Detecting, by the node of the network, the lifecycle event associated with the first flow may include receiving, by the node from a second node of a second network, a request message for state information of a first group of flows of the one or more groups. The first group of flows may be associated with the first flow based on at least one of: sharing a common path and being directed toward a destination address. The second network may be the same as or different from the network. Managing, by the node, a local cache based on the lifecycle event may include retrieving, by the node from the local cache, the state information of the first group of flows. The method may further include sending, by the node to the second node, a response message including the retrieved state information of the first group of flows.
Detecting, by the node of the network, the lifecycle event associated with the first flow may include receiving, by the node from a second node of a second network, a cache update message. The second network may be the same as or different from the network. The cache update message may indicate one of: an arrival of the first flow at the second node; a departure of the first flow from the second node; a transmission impairment event of the first flow; and an updated state information of a first group of flows of the one or more groups of flow. The first group of flows may be associated with the first flow based on at least one of: sharing a common path and being directed toward a destination address. Managing, by the node, a local cache based on the lifecycle event may include updating, by the node, the local cache based on the cache update message.
Each of the request message and the response message may include a packet indicating one or more of: a source address, a destination address, a source port, a destination port, a length of the packet, a type of message, the one or more metrics of the first group of flows associated with the destination address, the destination address. Each of the request message and the response message may be communicated via a protocol for sharing the state information of the one or more groups of flows among the plurality of nodes of the network.

*SOURCE MATERIAL*
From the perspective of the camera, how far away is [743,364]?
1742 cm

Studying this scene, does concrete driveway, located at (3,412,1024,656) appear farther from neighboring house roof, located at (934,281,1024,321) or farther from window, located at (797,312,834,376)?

*WHAT IS ASKED*
Reproduce word for word the part of the network flow cache passage that begins at the words "Each of the request message and the response message may include" and stops after the words "of the network.".

*EXPECTED ANSWER*
Each of the request message and the response message may include a packet indicating one or more of: a source address, a destination address, a source port, a destination port, a length of the packet, a type of message, the one or more metrics of the first group of flows associated with the destination address, the destination address. Each of the request message and the response message may be communicated via a protocol for sharing the state information of the one or more groups of flows among the plurality of nodes of the network.